Due reati in un solo episodio, a danno di un’albergatrice aostana. Sono la truffa e l’indebito utilizzo di carta di credito, per cui il giudice monocratico Maurizio D’Abrusco ha condannato oggi, giovedì 19 settembre, il 25enne Alfonso Rega, nato a Saronno (Varese), ad un anno e nove mesi di carcere, oltre a 500 euro di multa.
La vicenda risale al 2017. Tutto ha inizio con quando un uomo contatta l’hotel, nel centro storico del capoluogo, annunciando di voler soggiornare per dieci giorni, nel periodo natalizio, in una camera matrimoniale, in mezza pensione. Intende pagare anticipatamente e, alle professionali rassicurazioni che non è necessario insiste, “raccontando – ha ricostruito il pm Carlo Introvigne durante il processo – che si trattava di un regalo per un amico”, cui non voleva lasciare incombenze economiche.
L’albergatrice accondiscende e ottiene le coordinate di una carta di credito. Il pagamento – per un totale di 1.650 euro – va a buon fine. Tempo dopo, l’uomo si rifà vivo e spiega che, per contrattempi, quella prenotazione va annullata. Fornisce, nel contempo, le coordinate per la restituzione del denaro già versato, operazione cui l’hotel provvede.
Fin qui sembra uno scampolo, come tanti altri, di vita di chi gestisce una struttura ricettiva, ma il risvolto antipatico emerge successivamente. All’albergo arriva comunicazione che la prima transazione (quella del “pagamento anticipato”) viene annullata: il titolare della carta di credito con cui è stata effettuata l’ha disconosciuta. A quel punto, l’hotel ha restituito soldi che non ha ricevuto.
“Abbiamo contattato telefonicamente il cliente. – ha raccontato al giudice l’albergatrice – Ha detto ‘verificherò’, sembrava in buona fede. Poi, non sentendolo, abbiamo provato a chiamarlo altre volte, ma non ha mai più risposto”. Scattano le indagini della Polizia postale, che svelano l’arcano: la carta di credito usata per il pagamento anticipato era stata clonata e il legittimo proprietario ha annullato tutte le transazioni fraudolente.

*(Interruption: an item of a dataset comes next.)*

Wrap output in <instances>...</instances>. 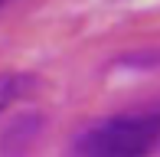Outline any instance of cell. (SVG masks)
Here are the masks:
<instances>
[{"mask_svg": "<svg viewBox=\"0 0 160 157\" xmlns=\"http://www.w3.org/2000/svg\"><path fill=\"white\" fill-rule=\"evenodd\" d=\"M160 144V115H114L75 134V157H150Z\"/></svg>", "mask_w": 160, "mask_h": 157, "instance_id": "obj_1", "label": "cell"}, {"mask_svg": "<svg viewBox=\"0 0 160 157\" xmlns=\"http://www.w3.org/2000/svg\"><path fill=\"white\" fill-rule=\"evenodd\" d=\"M36 75L30 72H0V115H3L7 108H13L17 102H23V98H30L36 92Z\"/></svg>", "mask_w": 160, "mask_h": 157, "instance_id": "obj_2", "label": "cell"}, {"mask_svg": "<svg viewBox=\"0 0 160 157\" xmlns=\"http://www.w3.org/2000/svg\"><path fill=\"white\" fill-rule=\"evenodd\" d=\"M0 3H3V0H0Z\"/></svg>", "mask_w": 160, "mask_h": 157, "instance_id": "obj_3", "label": "cell"}]
</instances>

Per il sostituto Introvigne, dall’inchiesta “il truffatore è stato individuato senza dubbio nell’imputato”, giacché “si è presentato con il suo nome, ha scritto una mail a stessa firma ed ha fornito per il rimborso un conto corrispondente alla medesima persona”. Dall’accusa è quindi giunta una richiesta di un anno e tre mesi di carcere (e 600 euro di multa), senza la sospensione condizionale (in ragione di precedenti specifici a carico). Dopo una breve camera di consiglio, la sentenza, con il giudice ad incrementare la pena detentiva invocata.